:: INPUT FOR THIS TASK

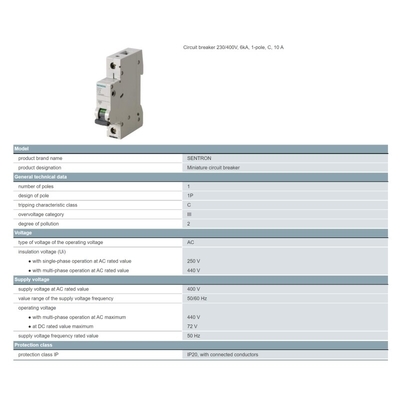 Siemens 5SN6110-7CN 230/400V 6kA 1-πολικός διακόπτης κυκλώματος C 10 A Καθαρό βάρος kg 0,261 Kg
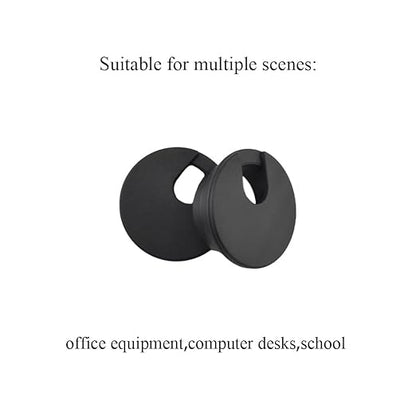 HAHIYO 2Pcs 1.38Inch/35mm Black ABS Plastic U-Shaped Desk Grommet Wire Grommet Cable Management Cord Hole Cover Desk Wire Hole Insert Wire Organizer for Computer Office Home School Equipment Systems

::::
:: INPUT FOR THIS TASK

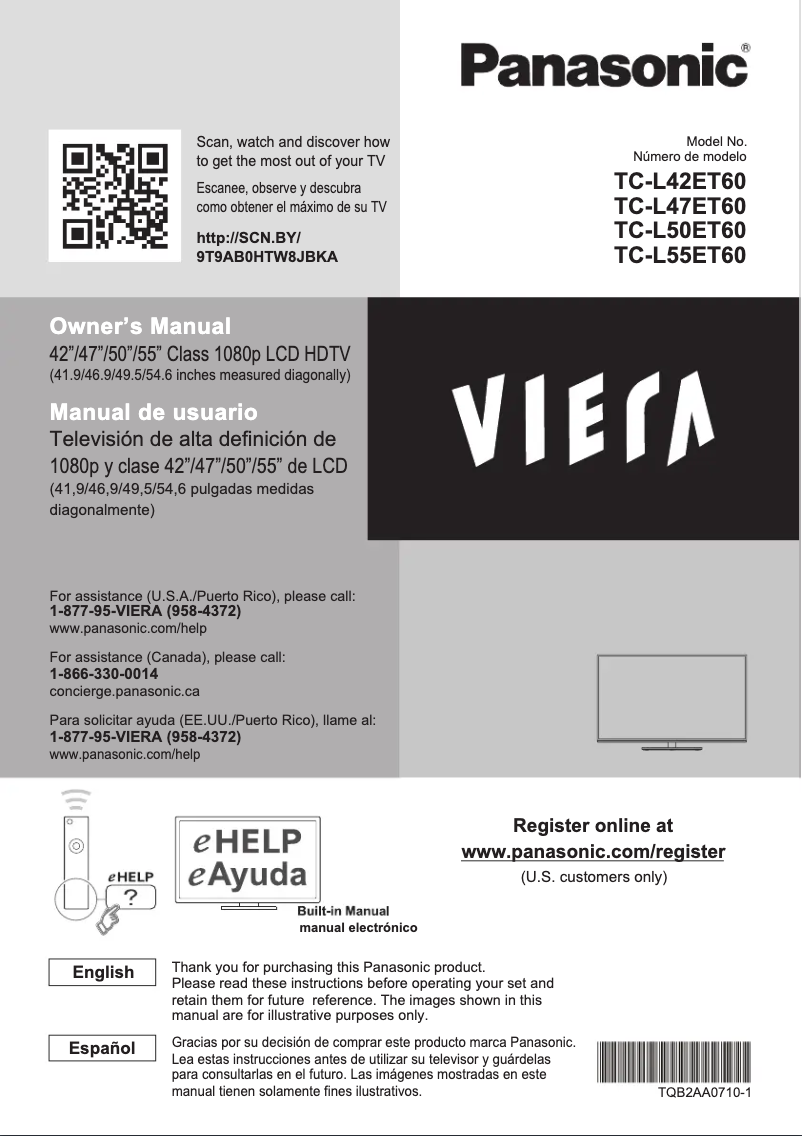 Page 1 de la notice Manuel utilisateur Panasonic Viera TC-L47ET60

::::

If a picture sits between the line containing "Siemens 5SN6110-7CN 230/400V" and the line containing "HAHIYO 2Pcs 1.38Inch/35mm", leave it out, and return the lines of that range above exactly, both ends included.

→ **REPLY**:
 Siemens 5SN6110-7CN 230/400V 6kA 1-πολικός διακόπτης κυκλώματος C 10 A Καθαρό βάρος kg 0,261 Kg
 HAHIYO 2Pcs 1.38Inch/35mm Black ABS Plastic U-Shaped Desk Grommet Wire Grommet Cable Management Cord Hole Cover Desk Wire Hole Insert Wire Organizer for Computer Office Home School Equipment Systems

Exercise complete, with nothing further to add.